The samples drawn at each station via the Rosette sampler are then brought into the
R/V Lake Guardian's on-board laboratory, where a series of tests are conducted to determine the Lake Ontario water's temperate, pH, turbidity, alkalinity, conductivity, hardness (amount of Calcium), and nutrient levels (Phosphorus, Nitrogen, Silica).
A
Ponar grab (
below, [20-21]) helps to pull up mud samples (
below, [22]) for biologial studies of the Lake’s benthic animals, including worms, snails, crustaceans (shrimp-like creatures) and chironomids (midge fly larvae) ...
... But, as you’ll also see below
[23-25], what comes up most are Zebra and
Quagga mussels, which NYSG's Helen Domske helps to identity for the
educators
[24-25].
While filter-feeder activities of these exotic Quagga and Zebra mussel have helped to increase the Lakes’ water clarity, that in itself has introduced more concerns. For example, clearer water allows more light to penetrate, which in turn makes it more conducive for algae, like the pervasive
Cladophora, to thrive, especially in warmer temperatures.
“The problem with
Cladophora in Lake Ontario and other coastal waters,” says Domske, “is that when storms cause it to break off, dead sections of the plant pile up near the shore, where they rot and create an anoxic, or low-oxygen environment for bacteria to thrive – including botulism. botulism outbreaks have killed thousands of fish and waterfowl.”
While the sight of
Cladophora may not be pleasant to visitors of the shoreline, it is not harmful to humans. For more on this and other algae, see the July 9, 2013 blog post, "

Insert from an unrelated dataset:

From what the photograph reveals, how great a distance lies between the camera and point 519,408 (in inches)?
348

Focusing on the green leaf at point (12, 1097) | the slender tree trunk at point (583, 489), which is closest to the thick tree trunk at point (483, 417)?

Safety First: But, Are They Harmful?"
After all of the benthic animals are removed and identified from each Lake-bottom mud sample, the educators and crew of the R/V Lake Guardian empty the contents of the ponar grab sampler into a stainless box (
pictured above, [26]) and rinse the grab sampler with a hose to make sure that all of the sample is rinsed into the stainless steel box (
pictured below, [27]) and then out through a mesh tube (
pictured below, [28]) and into a plastic container (
pictured below, [29]). The bottom sample is now ready for examination in the laboratory.